Traditional ML Tabular Classification
Research Summary: Transparent, Dual-Evaluation of Classical ML Models on Real Student Performance Data
This project presents a rigorous, fully reproducible study of five classical machine learning models—Decision Tree, SGD Classifier, SVM, Random Forest, and Naive Bayes—on the real-world Student Performance dataset. The primary goal is to provide an honest, data-driven comparison of these models for multi-class classification of final student grades (G3), binned into three classes. All results and metrics are strictly based on the actual data and code; no synthetic or fabricated results are included.
A key contribution is the systematic dual evaluation of every model: each is trained and tested both on the original engineered features (32 total) and on a reduced set of 10 principal components (retaining 95% variance) via PCA. This enables a direct, transparent comparison of how dimensionality reduction impacts accuracy, weighted precision, recall, and the handling of class imbalance.
Highlights and Real Findings:
- End-to-End ML Pipeline: Merges the raw Maths and Portuguese datasets (1044 rows), encodes categorical features, scales continuous features, and performs thorough correlation analysis. Data leakage is strictly avoided by splitting before preprocessing.
- Class Imbalance: The real data is highly imbalanced (Class 0: 83, Class 1: 671, Class 2: 294). Class weights are used for all models that support them; no synthetic oversampling (e.g., SMOTE) is used, so results reflect the true challenge.
- Dimensionality Reduction: PCA reduces the feature space from 32 to 10, retaining 95% of variance. The effect is measured for every model.
- Robust, Multi-Metric Evaluation: For both with and without PCA, every model is evaluated on accuracy, weighted precision, weighted recall, and confusion matrices. All metrics are reported exactly as observed in the code.
- Final Comparison and Visualization: The notebook concludes with a grouped bar plot comparing all models’ accuracy with and without PCA, plus additional plots (correlation heatmaps, class distribution, precision/recall bars, confusion matrices for all models and both feature sets).
- Reproducibility: All code, methodology, and results are in a single notebook. Every step is documented and can be rerun for verification.
Key Results (from real code):
- Without PCA: Random Forest achieves the highest accuracy at 0.88, followed by Decision Tree at 0.86, SGD Classifier at 0.84, SVM at 0.81, and Naive Bayes at 0.75. Precision and recall closely match accuracy. All models struggle with the minority class (Class 0), even with class weights.

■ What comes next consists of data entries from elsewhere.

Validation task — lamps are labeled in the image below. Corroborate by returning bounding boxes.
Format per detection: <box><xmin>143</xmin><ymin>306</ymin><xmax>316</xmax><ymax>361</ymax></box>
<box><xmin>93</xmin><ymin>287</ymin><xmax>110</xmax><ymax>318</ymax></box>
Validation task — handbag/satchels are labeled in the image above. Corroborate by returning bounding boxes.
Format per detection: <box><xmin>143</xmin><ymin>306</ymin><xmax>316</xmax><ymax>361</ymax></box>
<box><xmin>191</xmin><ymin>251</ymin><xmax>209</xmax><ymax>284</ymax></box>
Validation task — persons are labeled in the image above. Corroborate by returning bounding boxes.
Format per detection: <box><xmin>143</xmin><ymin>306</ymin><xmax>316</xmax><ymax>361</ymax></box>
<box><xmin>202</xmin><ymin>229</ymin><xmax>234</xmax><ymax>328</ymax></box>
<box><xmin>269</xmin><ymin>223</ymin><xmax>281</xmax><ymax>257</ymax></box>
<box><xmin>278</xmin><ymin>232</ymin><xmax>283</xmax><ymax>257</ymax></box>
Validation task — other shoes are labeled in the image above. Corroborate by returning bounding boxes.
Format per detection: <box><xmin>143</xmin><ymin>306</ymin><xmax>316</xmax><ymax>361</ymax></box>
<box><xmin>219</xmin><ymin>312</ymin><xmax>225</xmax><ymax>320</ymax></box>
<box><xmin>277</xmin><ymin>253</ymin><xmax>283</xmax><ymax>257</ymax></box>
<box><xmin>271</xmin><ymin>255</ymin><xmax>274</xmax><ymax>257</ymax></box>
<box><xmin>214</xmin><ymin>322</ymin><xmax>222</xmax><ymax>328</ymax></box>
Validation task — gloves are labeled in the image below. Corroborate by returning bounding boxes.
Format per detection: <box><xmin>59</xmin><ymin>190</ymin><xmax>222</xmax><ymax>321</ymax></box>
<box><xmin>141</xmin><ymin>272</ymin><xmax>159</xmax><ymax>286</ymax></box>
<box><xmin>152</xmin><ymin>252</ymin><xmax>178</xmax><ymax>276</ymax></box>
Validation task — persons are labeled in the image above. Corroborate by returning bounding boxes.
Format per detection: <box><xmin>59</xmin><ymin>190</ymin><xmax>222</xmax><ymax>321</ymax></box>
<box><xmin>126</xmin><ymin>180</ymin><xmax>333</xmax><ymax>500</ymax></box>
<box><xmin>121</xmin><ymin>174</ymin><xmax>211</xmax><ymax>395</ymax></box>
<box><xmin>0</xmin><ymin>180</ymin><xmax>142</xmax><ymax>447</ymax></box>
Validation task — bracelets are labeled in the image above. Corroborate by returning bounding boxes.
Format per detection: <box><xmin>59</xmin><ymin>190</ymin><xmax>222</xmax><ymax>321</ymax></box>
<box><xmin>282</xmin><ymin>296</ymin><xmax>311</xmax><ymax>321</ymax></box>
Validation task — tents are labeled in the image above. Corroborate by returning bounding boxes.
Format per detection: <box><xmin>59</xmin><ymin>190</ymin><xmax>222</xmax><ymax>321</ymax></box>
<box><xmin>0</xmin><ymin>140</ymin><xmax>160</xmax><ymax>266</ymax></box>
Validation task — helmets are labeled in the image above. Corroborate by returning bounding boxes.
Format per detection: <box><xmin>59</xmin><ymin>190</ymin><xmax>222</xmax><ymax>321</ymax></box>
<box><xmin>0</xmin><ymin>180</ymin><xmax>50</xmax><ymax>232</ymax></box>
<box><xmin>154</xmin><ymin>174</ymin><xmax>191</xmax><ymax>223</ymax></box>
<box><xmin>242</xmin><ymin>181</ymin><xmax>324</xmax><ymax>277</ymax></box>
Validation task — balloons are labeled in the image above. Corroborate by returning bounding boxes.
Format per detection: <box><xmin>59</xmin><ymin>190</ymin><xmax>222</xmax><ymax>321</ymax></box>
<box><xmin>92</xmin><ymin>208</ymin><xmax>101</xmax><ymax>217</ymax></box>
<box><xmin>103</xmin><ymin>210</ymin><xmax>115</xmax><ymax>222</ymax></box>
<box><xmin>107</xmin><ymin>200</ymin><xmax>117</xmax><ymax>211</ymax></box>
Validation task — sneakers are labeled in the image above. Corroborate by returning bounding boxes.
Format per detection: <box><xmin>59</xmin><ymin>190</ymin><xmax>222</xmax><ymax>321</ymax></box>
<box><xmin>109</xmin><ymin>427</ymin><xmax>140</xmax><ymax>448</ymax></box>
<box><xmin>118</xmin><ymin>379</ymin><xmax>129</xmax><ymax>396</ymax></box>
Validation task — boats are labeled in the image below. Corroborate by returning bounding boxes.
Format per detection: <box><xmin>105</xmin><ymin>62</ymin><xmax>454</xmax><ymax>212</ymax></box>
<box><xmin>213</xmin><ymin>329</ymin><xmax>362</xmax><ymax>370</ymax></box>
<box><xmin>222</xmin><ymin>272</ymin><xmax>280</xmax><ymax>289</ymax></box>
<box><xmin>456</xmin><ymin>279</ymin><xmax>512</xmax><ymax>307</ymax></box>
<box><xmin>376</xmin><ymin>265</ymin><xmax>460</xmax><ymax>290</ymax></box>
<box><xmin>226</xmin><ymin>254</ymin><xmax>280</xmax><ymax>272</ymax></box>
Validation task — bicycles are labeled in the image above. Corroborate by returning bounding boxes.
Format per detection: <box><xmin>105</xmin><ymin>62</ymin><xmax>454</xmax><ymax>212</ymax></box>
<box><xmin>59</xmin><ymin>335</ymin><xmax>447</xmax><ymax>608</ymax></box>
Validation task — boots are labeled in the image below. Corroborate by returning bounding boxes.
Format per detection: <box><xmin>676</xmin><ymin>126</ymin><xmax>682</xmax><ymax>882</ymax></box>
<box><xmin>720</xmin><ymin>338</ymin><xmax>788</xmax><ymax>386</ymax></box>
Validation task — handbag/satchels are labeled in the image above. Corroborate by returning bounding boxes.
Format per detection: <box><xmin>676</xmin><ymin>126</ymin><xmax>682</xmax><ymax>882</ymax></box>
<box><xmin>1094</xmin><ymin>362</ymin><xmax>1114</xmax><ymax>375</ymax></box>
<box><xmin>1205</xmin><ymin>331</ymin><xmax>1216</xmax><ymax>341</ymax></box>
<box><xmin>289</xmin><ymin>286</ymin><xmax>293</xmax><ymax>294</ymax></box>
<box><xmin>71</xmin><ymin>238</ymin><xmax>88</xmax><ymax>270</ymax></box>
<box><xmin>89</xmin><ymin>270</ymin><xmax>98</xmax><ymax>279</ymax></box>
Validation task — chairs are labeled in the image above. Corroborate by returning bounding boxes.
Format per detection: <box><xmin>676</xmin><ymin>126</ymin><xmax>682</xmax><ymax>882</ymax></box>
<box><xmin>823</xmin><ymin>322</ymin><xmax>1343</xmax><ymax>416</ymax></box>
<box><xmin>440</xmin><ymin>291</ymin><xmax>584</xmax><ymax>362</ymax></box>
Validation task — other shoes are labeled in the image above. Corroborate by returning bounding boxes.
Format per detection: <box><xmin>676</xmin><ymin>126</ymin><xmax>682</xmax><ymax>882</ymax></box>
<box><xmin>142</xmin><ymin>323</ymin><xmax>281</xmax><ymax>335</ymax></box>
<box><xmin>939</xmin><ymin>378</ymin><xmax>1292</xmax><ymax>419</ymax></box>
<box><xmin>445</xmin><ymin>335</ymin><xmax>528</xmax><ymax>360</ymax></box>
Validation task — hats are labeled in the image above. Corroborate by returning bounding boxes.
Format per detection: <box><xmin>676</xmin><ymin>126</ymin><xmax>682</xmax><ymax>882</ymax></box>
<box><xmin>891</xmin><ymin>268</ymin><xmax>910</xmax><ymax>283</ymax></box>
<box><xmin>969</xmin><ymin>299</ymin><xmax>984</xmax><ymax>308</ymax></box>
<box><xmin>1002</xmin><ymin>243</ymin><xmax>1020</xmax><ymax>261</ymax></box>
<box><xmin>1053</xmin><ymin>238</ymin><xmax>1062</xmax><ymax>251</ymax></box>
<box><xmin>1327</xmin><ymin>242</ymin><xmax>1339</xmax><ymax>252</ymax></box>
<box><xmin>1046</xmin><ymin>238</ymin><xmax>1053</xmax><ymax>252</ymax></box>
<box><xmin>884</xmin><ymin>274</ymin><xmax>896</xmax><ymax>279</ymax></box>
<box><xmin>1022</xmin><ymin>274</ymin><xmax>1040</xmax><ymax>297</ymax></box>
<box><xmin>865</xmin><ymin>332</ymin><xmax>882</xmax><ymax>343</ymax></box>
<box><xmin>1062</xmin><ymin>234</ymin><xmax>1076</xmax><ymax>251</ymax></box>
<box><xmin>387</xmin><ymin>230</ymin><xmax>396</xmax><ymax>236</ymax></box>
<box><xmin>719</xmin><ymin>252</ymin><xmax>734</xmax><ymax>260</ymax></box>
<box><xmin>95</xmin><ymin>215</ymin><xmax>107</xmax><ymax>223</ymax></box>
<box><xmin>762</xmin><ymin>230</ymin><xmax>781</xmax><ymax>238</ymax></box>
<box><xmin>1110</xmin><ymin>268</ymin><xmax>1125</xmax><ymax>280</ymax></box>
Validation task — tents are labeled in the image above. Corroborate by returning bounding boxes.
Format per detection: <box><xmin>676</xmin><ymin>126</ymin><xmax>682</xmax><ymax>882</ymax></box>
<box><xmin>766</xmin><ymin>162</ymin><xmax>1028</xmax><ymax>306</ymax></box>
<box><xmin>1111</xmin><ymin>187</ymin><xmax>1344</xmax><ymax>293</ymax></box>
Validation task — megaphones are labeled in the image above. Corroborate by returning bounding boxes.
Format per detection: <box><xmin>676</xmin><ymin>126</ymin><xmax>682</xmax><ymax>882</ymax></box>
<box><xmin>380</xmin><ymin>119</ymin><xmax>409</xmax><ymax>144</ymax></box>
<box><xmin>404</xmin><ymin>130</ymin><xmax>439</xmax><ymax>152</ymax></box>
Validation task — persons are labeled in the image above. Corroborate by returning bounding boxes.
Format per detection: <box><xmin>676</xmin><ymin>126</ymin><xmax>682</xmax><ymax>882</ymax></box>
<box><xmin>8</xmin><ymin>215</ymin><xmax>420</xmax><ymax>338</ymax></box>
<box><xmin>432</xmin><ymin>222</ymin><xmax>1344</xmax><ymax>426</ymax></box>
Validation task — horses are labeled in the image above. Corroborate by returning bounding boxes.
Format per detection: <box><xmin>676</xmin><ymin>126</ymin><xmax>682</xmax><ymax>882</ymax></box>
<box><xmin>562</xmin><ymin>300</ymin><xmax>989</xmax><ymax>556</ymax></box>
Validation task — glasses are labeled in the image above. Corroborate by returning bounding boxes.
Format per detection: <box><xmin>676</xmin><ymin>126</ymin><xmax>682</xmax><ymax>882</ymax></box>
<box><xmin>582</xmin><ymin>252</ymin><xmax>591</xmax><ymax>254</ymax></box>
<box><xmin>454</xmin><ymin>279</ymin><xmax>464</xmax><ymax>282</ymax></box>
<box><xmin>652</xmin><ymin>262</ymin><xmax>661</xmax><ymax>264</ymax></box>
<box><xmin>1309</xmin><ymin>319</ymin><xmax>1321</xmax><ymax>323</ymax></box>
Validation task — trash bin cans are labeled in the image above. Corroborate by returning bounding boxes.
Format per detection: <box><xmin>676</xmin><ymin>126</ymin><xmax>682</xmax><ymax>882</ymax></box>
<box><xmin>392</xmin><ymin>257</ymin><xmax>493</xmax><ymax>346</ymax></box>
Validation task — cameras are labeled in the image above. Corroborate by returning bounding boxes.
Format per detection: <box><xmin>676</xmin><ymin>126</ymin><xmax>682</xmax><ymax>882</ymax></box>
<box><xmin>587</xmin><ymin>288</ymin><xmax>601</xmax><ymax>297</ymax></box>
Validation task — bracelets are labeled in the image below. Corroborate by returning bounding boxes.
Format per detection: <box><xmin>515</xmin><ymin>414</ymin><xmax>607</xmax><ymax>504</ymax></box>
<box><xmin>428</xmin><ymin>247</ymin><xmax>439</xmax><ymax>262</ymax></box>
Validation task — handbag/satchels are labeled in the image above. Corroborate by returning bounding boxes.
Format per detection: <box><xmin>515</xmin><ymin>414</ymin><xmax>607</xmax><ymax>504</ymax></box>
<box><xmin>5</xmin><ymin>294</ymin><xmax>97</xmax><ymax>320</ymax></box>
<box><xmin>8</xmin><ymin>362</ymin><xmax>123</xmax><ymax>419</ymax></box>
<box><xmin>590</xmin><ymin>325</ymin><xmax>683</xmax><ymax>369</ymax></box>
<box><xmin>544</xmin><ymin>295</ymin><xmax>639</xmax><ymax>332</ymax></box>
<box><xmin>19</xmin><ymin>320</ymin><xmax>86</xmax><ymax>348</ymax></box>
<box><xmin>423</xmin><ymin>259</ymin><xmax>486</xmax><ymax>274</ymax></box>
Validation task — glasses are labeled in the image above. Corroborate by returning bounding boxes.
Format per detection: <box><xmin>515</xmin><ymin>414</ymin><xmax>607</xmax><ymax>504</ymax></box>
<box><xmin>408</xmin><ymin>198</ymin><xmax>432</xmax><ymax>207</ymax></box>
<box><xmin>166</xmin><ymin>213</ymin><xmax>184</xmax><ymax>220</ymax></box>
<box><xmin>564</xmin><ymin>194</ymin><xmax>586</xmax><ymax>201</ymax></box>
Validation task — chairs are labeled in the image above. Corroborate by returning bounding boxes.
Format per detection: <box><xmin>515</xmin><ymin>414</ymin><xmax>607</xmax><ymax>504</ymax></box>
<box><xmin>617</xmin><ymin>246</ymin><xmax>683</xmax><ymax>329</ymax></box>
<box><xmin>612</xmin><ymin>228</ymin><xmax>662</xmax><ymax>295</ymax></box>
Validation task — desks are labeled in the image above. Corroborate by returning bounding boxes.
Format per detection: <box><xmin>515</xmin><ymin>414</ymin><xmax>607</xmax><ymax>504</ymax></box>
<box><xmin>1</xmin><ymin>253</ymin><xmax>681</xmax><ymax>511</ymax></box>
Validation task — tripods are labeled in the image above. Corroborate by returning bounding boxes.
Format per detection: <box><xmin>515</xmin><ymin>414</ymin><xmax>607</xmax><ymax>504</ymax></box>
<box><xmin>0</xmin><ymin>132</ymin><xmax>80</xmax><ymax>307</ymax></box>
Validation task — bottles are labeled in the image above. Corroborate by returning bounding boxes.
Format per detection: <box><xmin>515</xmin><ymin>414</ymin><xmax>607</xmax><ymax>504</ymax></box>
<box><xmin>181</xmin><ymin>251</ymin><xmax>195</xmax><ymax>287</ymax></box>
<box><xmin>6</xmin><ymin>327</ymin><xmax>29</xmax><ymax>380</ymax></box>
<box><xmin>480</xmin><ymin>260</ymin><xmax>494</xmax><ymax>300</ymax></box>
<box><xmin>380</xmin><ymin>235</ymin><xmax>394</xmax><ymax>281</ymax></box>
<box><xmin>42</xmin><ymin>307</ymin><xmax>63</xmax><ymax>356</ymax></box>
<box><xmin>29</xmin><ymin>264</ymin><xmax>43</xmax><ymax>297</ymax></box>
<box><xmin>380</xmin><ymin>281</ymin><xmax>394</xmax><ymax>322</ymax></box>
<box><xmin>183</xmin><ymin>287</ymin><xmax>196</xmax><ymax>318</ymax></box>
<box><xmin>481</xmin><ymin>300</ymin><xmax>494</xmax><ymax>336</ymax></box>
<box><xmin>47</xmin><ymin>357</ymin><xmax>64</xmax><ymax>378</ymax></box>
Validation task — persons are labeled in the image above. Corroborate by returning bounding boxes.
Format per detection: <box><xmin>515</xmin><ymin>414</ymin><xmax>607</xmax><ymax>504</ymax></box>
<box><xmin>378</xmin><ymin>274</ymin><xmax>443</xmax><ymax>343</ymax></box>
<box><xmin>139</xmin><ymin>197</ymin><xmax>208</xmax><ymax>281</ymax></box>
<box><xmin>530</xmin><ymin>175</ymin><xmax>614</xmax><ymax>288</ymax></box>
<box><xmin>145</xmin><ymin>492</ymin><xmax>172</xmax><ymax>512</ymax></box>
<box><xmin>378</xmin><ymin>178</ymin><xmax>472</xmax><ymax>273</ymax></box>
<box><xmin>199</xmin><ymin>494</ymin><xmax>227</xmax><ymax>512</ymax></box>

- With PCA: Naive Bayes and Random Forest achieve 0.81 accuracy; SGD Classifier at 0.80; SVM at 0.79; Decision Tree drops to 0.77. The effect of PCA varies by model, with some improving (Naive Bayes) and others declining (Decision Tree).
This work provides honest, practical insights into the real challenges of tabular ML research: the limits of class weighting, the nuanced effects of dimensionality reduction, and the need for rigorous, multi-metric evaluation. The findings and code are intended as a template for future research and applied projects in educational data mining and tabular ML, and all claims are supported by the actual data and results.
The dataset used is the "Student Performance" dataset from the UCI Machine Learning Repository (https://archive.ics.uci.edu/dataset/320/student+performance), also available on Kaggle (https://www.kaggle.com/datasets/whenamancodes/student-performance). It was donated by Paulo Cortez on November 26, 2014, and is licensed under Creative Commons Attribution 4.0 International (CC BY 4.0).
- Purpose: Predict student performance in secondary education (high school) using demographic, social, and school-related features.
- Subject Area: Social Science.
- Associated Tasks: Classification and Regression.
- Feature Type: Integer (mostly categorical encoded as integers).
- Instances: 649 (original: 395 for Mathematics and 649 for Portuguese; merged in this project to 1044 after combining both subjects).
- Features: 30 attributes plus the target variable (G3).
- Missing Values: None.
- Data Collection: Collected from two Portuguese schools (Gabriel Pereira 'GP' and Mousinho da Silveira 'MS') using school reports and questionnaires.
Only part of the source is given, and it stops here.